= Tabasheer =

Substance obtained from bamboo

Tabasheer (Hindustani: तबाशीर or طباشیر) or Banslochan (बंसलोचन, بنسلوچن), also spelt as Tabachir or Tabashir, is a translucent white substance, composed mainly of silica and water with traces of lime and potash, obtained from the nodal joints of some species of bamboo. It is part of the pharmacology of the traditional Ayurvedic and Unani systems of medicine of the Indian subcontinent. It is also an ingredient in many traditional Iranian and traditional Chinese medicines.

==Purported benefits==
Tabasheer is claimed to provide a variety of health benefits. It is variously regarded as an antipyretic, antispasmodic, antiparalytic, restorative and aphrodisiac.

==Varieties==
Tabasheer that has a blueish tint (usually called neel or neelkanth) is considered superior to tabasheer that has the "more plain" yellow or white color.

==Extraction==
Not all bamboo stems contain tabasheer. Likely candidates are found by shaking bamboo stems, which can make the mineralized tabasheer inside produce a rattling sound. These stems are split open to extract the tabasheer.

==History==
Although a part of the ancient Ayurvedic system of medicine, it has been postulated that the use of tabasheer originated in the Adivasi aboriginal tribes of India. Tabasheer was extensively exported from India for thousands of years, including through Arab traders during the medieval period. The town of Thane, close to the west coast of India, was famous as a clearing center for tabasheer in the twelfth century CE. It was called σάκχαρον in the writings of Pedanius Dioscorides, a Greek pharmacologist who practiced in Rome in the time of Nero.

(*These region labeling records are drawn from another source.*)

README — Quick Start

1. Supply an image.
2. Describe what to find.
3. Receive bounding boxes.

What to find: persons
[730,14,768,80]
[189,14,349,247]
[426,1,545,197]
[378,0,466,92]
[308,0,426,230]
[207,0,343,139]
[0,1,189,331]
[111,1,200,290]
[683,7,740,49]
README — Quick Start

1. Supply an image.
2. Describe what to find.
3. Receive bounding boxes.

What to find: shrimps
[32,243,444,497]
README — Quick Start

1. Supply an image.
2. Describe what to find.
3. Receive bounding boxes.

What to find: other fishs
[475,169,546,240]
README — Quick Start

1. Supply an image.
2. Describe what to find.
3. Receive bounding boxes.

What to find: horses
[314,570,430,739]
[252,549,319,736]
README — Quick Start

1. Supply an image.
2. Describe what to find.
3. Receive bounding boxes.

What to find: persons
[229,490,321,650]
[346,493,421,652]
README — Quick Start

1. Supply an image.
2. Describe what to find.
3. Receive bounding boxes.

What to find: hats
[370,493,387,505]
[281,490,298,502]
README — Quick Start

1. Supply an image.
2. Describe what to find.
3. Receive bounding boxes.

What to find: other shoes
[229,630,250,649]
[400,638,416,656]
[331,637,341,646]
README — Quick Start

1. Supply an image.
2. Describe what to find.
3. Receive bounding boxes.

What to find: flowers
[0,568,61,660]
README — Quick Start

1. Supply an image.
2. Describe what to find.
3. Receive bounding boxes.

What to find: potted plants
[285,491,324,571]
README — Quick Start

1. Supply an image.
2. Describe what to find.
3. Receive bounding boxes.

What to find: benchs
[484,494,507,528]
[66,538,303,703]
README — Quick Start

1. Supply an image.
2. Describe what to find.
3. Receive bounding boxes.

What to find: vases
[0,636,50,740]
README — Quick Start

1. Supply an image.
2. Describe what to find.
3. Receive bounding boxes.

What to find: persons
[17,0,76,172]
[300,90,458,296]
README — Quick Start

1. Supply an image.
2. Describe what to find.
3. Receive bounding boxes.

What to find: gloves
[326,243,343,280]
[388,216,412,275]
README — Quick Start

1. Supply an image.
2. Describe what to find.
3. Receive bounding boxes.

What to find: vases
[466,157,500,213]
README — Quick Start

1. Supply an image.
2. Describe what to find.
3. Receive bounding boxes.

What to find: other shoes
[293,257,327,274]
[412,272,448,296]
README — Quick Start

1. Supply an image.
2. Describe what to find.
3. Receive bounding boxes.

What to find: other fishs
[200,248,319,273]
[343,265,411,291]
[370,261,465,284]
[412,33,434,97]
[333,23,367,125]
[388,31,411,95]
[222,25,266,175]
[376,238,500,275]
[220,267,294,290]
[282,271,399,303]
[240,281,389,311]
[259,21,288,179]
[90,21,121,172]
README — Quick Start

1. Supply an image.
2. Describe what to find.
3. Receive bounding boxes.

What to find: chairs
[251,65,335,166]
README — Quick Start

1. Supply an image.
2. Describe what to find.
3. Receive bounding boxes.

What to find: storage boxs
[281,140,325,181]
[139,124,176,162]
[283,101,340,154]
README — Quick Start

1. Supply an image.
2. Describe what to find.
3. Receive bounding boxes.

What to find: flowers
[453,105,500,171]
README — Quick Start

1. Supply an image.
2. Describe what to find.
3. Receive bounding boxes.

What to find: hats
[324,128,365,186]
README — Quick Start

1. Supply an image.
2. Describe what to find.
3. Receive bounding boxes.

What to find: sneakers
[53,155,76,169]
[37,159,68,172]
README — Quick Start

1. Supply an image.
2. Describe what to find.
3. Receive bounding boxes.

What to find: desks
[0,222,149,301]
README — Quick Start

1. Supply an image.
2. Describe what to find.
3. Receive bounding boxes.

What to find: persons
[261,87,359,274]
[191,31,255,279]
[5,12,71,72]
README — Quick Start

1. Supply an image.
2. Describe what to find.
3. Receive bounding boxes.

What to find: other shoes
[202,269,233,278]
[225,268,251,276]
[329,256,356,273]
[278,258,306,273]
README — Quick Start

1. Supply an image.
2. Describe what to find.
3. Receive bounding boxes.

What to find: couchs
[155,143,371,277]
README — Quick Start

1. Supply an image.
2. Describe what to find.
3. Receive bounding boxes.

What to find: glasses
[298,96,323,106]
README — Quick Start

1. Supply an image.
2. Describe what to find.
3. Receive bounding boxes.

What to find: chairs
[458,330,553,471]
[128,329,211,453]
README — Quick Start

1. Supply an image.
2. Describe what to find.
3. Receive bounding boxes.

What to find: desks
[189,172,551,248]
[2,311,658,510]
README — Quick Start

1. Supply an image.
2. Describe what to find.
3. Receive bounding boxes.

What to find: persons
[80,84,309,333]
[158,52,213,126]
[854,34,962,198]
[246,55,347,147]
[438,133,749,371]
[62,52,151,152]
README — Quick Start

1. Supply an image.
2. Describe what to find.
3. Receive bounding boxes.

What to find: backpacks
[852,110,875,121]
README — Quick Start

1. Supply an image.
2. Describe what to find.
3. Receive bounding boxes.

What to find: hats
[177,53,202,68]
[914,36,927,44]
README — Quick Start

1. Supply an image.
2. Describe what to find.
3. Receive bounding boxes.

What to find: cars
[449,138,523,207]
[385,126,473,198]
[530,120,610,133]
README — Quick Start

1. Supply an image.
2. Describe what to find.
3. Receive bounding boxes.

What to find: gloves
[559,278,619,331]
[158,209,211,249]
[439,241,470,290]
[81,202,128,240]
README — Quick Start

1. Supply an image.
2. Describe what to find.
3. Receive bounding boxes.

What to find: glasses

==Etymology and alternative names==
Tabasheer is referred to as Tvaksheera (त्वक्षीर) in Sanskrit, which means bark milk. Other Sanskrit-derived names have been applied to tabasheer as well, including bamboo sugar (vans-sharkar), bamboo camphor (vans karpoor) and bamboo manna. It is called Tian Zhu Huang in Mandarin, which means "heavenly bamboo yellow."